Cardiometabolic and Microbiome Research Unit, Department of Physiology, College of Medicine and Health Sciences, Afe Babalola University, Ado-Ekiti, 360101, Nigeria.
Cardiometabolic and Microbiome Research Unit, Department of Physiology, College of Medicine and Health Sciences, Afe Babalola University, Ado-Ekiti, 360101, Nigeria.
Biomed Pharmacother. 2020 Aug;128:110226. doi: 10.1016/j.biopha.2020.110226. Epub 2020 May 24.
Hepatic lipid dysregulation with consequent lipotoxicity remains critical in the progression of non-alcoholic fatty liver disease, a rising prevalent complication of diabetes mellitus particularly type 2 diabetes. Diabetes-associated hepatic complications are among the leading causes of liver-related morbidity and mortality worldwide. Short chain fatty acids (SCFAs) have been demonstrated to regulate glycemic metabolism but its effect on diabetes-driven hepatic perturbation is unknown. This study is therefore designed to investigate the effect of SCFAs, acetate on diabetes-characterised hepatic lipotoxicity, and plausible involvement of histone deacetylase (HDAC) activity.
Adult male Wistar rats (230-260 g) were allotted into groups (n = 6/group) namely: control (vehicle; p.o.), sodium acetate (SAT)-treated (200 mg/kg), diabetic with/without SAT groups. Diabetes was induced by intraperitoneal injection of streptozotocin 65 mg/kg after a dose of nicotinamide 110 mg/kg.

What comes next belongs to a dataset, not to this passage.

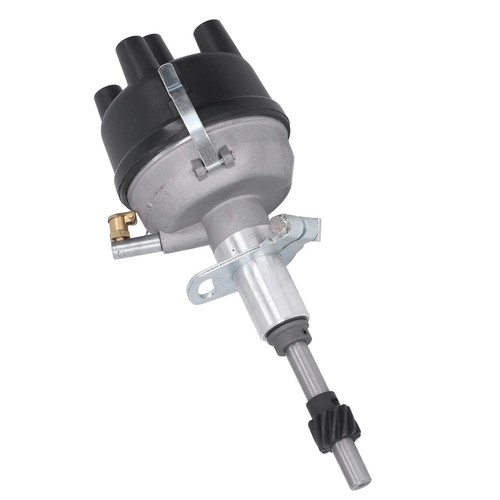 Tractor Distributor Professional Precise Metal Distributor 8N12127B For SLS - Picture 4 of 22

Data from diabetic animals showed increased fasting glycemia and insulinemia, decreased insulin sensitivity and body weight with increased relative hepatic mass. It also revealed increased hepatic lipid, serum/hepatic malondialdehyde, tissue necrosis factor-α, uric acid, aspartate transaminase, alanine aminotransferase and decreased glutathione content with elevated hepatic HDAC. Histologically, the hepatic tissue was characterised with disrupted architecture, inflammation of central vein and foci of periportal and sinusoidal cellular infiltration. However, these alterations were attenuated by sodium acetate.

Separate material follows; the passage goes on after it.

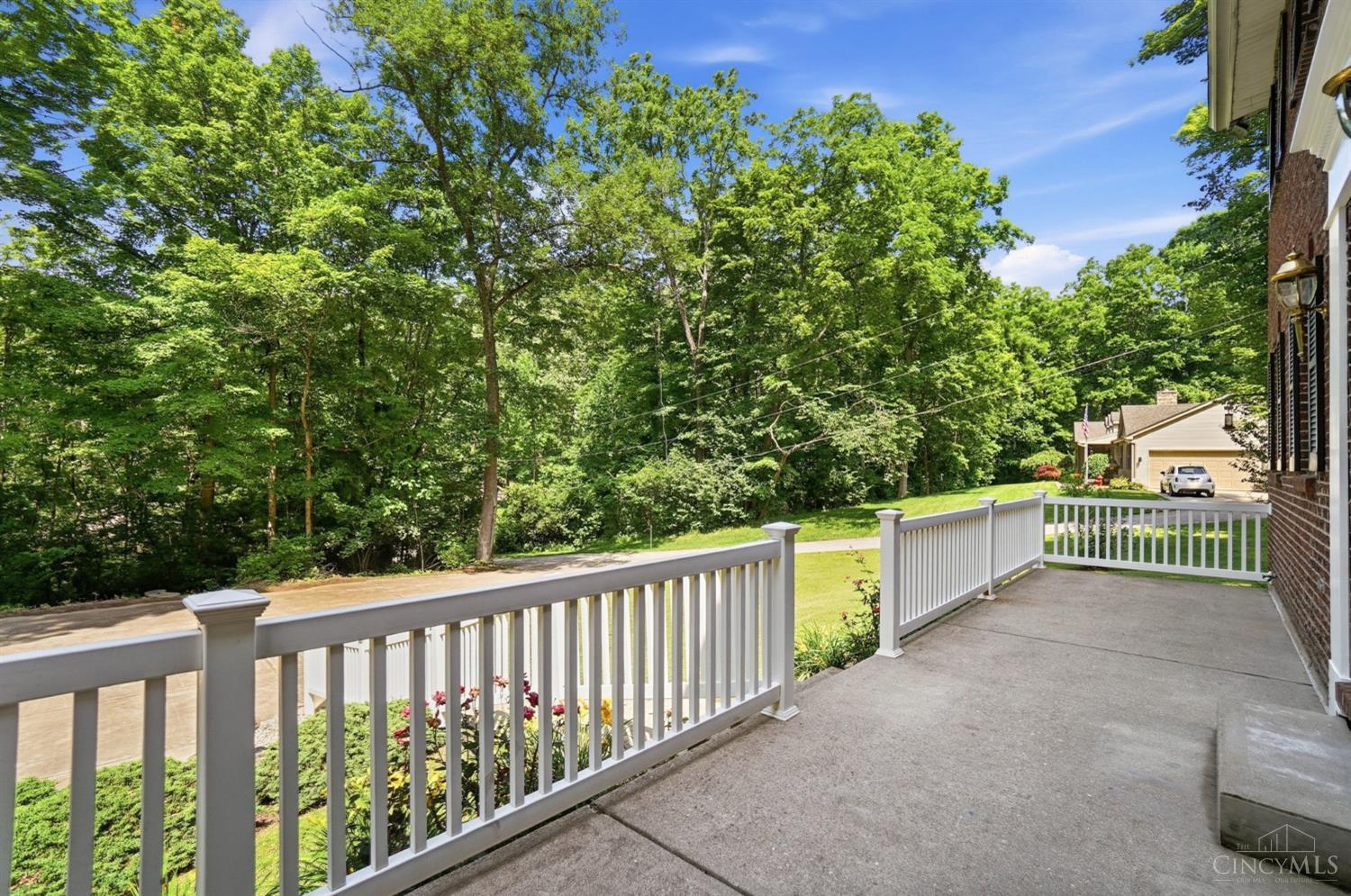 9387 Harrison Pike, Whitewater Twp, OH, 45002 — photo 21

The study demonstrates that diabetes mellitus drives hepatic lipotoxicity, characterised with lipid accumulation, excessive lipid peroxidation, pro-inflammation, depleted glutathione content and accompanied by increased HDAC activity. Besides, the study suggests that acetate ameliorates diabetes-associated hepatic lipotoxicity through HDAC suppression and enhancement of insulin sensitivity.
非酒精性脂肪性肝病(NAFLD)的进展过程中,肝脂质失调导致脂毒性仍然是关键,这是糖尿病(尤其是 2 型糖尿病)的一种常见并发症。与糖尿病相关的肝并发症是全球导致肝相关发病率和死亡率的主要原因之一。短链脂肪酸(SCFAs)已被证明可调节血糖代谢,但它对糖尿病驱动的肝扰动的影响尚不清楚。因此,本研究旨在研究 SCFA 乙酸盐对糖尿病特征性肝脂毒性的影响,以及组蛋白去乙酰化酶(HDAC)活性的可能参与。

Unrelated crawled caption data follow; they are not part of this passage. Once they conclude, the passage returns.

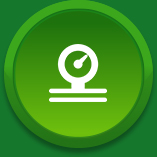 全國液壓氣動標準化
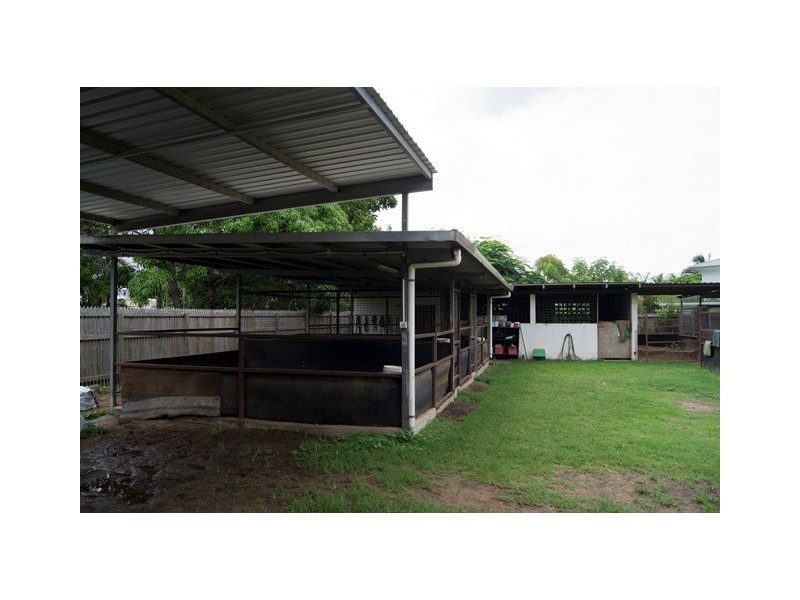 19 Watt Street, Wulguru QLD 4811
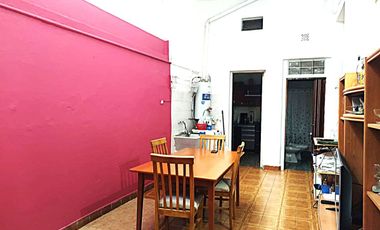 VENTA PH 4 AMBIENTES, INTERNO, VILLA LURO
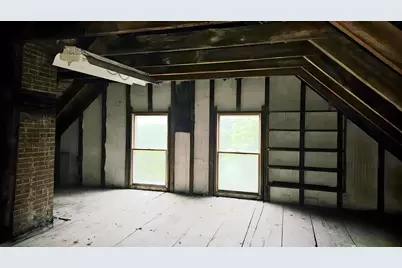 [Address not provided], Thomaston, ME 04861 - Photo 13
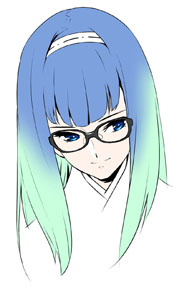 ꡼ No.005 | ֥ȥ롼ѡסߥåץ쥤ư2ơ֥ʥȡȥ쥸㡼פ֥ɡZoffפȤΥܥ졼Ȥ餫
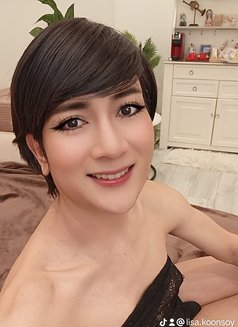 Natty Massage Khobar Dammam - Acompañantes transexual in Khobar Photo 7 of 7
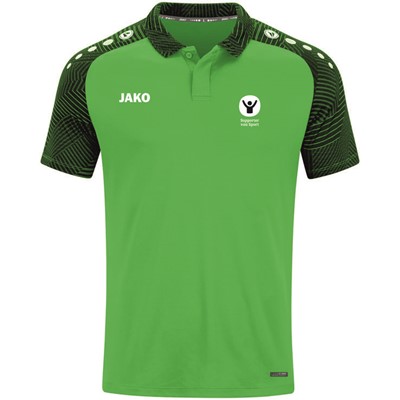 Duurzame Kleding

将成年雄性 Wistar 大鼠(230-260g)分为以下几组(n=6/组):对照组(载体;口服)、醋酸钠(SAT)处理组(200mg/kg)、糖尿病加/不加 SAT 组。糖尿病通过腹腔注射链脲佐菌素 65mg/kg 后给予烟酰胺 110mg/kg 诱导。
糖尿病动物的数据显示空腹血糖和胰岛素升高,胰岛素敏感性降低,体重减轻,肝相对质量增加。还显示肝脂质、血清/肝丙二醛、组织肿瘤坏死因子-α、尿酸、天门冬氨酸转氨酶、丙氨酸氨基转移酶增加,肝谷胱甘肽含量降低,肝 HDAC 升高。组织学上,肝组织的特征是结构破坏、中央静脉炎症和门管区和窦状隙细胞浸润灶。然而,这些改变被醋酸钠减弱。
该研究表明,糖尿病导致肝脂毒性,其特征是脂质积累、脂质过氧化过度、炎症前状态、谷胱甘肽含量减少,并伴有 HDAC 活性增加。此外,该研究表明,乙酸盐通过抑制 HDAC 和增强胰岛素敏感性来改善与糖尿病相关的肝脂毒性。